• [WHAT TO PRODUCE]
Your output is the line containing "Out of these" plus all lines after it to the end of the records, reproduced exactly, with nothing else.

• [THE DATA]

___

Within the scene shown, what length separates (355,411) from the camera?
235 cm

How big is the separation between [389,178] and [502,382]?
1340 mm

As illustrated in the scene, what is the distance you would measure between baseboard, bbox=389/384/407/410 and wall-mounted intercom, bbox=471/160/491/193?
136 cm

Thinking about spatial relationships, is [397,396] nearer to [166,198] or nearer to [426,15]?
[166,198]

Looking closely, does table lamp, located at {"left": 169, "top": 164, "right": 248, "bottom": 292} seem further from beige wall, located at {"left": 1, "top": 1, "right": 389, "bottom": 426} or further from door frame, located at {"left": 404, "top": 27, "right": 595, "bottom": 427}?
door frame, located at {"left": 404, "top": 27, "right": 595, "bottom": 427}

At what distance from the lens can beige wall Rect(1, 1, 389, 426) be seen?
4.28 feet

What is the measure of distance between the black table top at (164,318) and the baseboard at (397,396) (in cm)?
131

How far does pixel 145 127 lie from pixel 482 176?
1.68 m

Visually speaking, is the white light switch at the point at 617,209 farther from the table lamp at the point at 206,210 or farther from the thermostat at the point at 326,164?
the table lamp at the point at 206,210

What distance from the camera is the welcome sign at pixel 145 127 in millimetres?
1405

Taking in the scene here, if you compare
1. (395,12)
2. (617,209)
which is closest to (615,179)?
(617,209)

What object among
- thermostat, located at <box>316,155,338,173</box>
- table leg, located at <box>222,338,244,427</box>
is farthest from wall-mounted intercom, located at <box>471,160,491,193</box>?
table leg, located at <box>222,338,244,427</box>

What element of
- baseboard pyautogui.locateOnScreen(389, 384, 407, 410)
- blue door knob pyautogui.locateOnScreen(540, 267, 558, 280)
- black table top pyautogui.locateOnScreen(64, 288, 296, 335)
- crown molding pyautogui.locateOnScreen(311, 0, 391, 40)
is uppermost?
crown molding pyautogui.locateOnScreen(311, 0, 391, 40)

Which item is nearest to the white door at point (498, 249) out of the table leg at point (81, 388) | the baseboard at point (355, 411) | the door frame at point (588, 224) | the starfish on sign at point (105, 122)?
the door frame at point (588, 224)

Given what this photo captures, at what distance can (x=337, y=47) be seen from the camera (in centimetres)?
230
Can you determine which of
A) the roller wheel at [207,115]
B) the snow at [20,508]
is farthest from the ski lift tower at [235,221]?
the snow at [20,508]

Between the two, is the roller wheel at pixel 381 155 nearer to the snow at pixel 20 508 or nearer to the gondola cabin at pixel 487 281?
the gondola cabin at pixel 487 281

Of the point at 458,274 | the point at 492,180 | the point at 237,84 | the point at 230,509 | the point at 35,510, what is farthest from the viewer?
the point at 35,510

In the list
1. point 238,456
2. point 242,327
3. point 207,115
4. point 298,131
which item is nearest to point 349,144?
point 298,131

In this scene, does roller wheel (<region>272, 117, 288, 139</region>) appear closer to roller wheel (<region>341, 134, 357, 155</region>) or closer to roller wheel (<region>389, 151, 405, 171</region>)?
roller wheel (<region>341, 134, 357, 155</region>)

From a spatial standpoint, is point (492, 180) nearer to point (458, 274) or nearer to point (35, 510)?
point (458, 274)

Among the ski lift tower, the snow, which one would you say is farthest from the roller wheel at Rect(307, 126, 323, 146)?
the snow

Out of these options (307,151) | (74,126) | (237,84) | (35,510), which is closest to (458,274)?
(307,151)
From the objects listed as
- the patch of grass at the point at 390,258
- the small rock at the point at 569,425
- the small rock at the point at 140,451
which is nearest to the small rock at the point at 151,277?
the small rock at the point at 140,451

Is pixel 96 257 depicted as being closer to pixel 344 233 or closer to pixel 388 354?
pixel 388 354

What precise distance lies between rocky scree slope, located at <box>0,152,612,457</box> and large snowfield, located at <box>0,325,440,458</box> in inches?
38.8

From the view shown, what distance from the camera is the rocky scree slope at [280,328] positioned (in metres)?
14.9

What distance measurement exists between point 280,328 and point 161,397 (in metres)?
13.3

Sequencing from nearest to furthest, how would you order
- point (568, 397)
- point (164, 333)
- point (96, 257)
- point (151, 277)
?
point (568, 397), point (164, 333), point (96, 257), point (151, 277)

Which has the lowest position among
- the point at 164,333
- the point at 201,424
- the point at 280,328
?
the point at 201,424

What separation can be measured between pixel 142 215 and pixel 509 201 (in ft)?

___

• [PROBLEM SOLUTION]
Out of these options (307,151) | (74,126) | (237,84) | (35,510), which is closest to (458,274)?
(307,151)
From the objects listed as
- the patch of grass at the point at 390,258
- the small rock at the point at 569,425
- the small rock at the point at 140,451
which is nearest to the small rock at the point at 151,277?
the small rock at the point at 140,451

Is pixel 96 257 depicted as being closer to pixel 344 233 or closer to pixel 388 354?
pixel 388 354

What precise distance lies between rocky scree slope, located at <box>0,152,612,457</box> and large snowfield, located at <box>0,325,440,458</box> in inches?
38.8

From the view shown, what distance from the camera is the rocky scree slope at [280,328] positioned (in metres)?
14.9

What distance measurement exists between point 280,328 and point 161,397 (in metres)?
13.3

Sequencing from nearest to furthest, how would you order
- point (568, 397)
- point (164, 333)
- point (96, 257)
- point (151, 277)
?
point (568, 397), point (164, 333), point (96, 257), point (151, 277)

Which has the lowest position among
- the point at 164,333
- the point at 201,424
- the point at 280,328
?
the point at 201,424

What separation can be measured between pixel 142 215 and pixel 509 201 (in ft)?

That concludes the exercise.